Последнее время клан Ямаути был занозой в его делах. Подобно промышленникам в довоенной Японии, клан Ямаути на протяжении почти всей истории своего существования проводил экспансионистскую политику. Похоже, все оябуны этого клана были сделаны из одного теста — высокомерные, уверенные в себе и своем могуществе, жадные до всего люди. В своем клане они поощряли дух крайней изоляции, что порождало у членов якудзы ощущение кажущейся неуязвимости. Считалось, если ты не принадлежишь обществу, то его законы не властны над тобой.
— Ищете бреши в моей обороне?
Обернувшись, полковник внимательно посмотрел на вошедшего хозяина дома. Голова его представляла собой череп, туго обтянутый кожей. Глаза горели лихорадочным неестественным блеском параноика. Он сменил домашние тапочки на уличные туфли, которые полагалось надевать в приемной с холодным каменным полом, потому что это помещение не считалось частью дома.
— Сказано настоящим даймё, — сказал полковник с оттенком удивления в голосе. Вероятно, такой подход к Катсуодо Кодзо был ошибкой. Впрочем, полковник сомневался, что к этому человеку вообще можно было найти какой-нибудь подход.
— Я не самурайский феодал, — фыркнул Катсуодо с еле скрытым негодованием. — Я не обладаю кастовыми привилегиями, присущими самураю по праву рождения. Я добился всего, что имею, благодаря собственной воле и способностям. Мое положение не слишком значительно в этом мире. Все, чего я достиг, похоже на произведение искусства — я могу продемонстрировать свои достоинства лишь в небольшом кругу единомышленников.

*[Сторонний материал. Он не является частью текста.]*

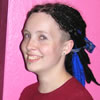 Picture of Susannah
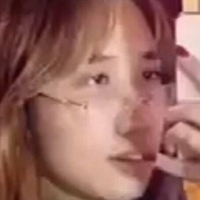 Normal_program9350 Nude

— А чего же вы хотели? Вы — преступник.
Тень улыбки промелькнула по лицу Катсуодо.
— Прошу поправить меня, если я не прав, но разве некоторые из ваших близких друзей не являются преступниками? — спросил он язвительно.
— Моя работа требует от меня поддерживать знакомства среди представителей разных слоев японского общества.
Хозяин дома кивнул.
— Однако вы, похоже, питаете несомненную склонность к тем, кого именуете криминальным элементом.
Стало ясно, что Кодзо не собирается приглашать полковника в дом. Он явно хотел держать его на этой нейтральной территории, которая служила связующим звеном между внешним миром и частным владением Катсуодо.
— Вам не нравится та работа, которую я выполняю вместе с Оками-сан?
Кодзо засмеялся, обнажив желтые зубы.
— Напрасно вы называете работой ту гнусность, которую затеяли вместе с Оками! Сотрудничество с оккупационными силами — позор для якудзы. Да меня просто тошнит уже оттого, что вы стоите так близко от меня. Прошу вас уйти сейчас же, пока между нами не произошло ничего плохого.
— Ничего плохого и не произойдет, — сказал ровным голосом Линнер.
— Вот и хорошо. — Хозяин дома повернулся к нему спиной. — Тогда нам нечего больше сказать друг другу.
— Осталось еще одно предложение, — проговорил полковник, когда Кодзо уже вышел через раздвижные двери во внутренние помещения дома.
Оябун обернулся. Линнер увидел, что лицо его абсолютно бесстрастно, как у покойника.
— То, что делаю я и Оками, послужит на пользу всем, даже вам. Поэтому я и пришел сюда — просить вас присоединиться к нам. Ваша мудрость и проницательность принесут пользу всем.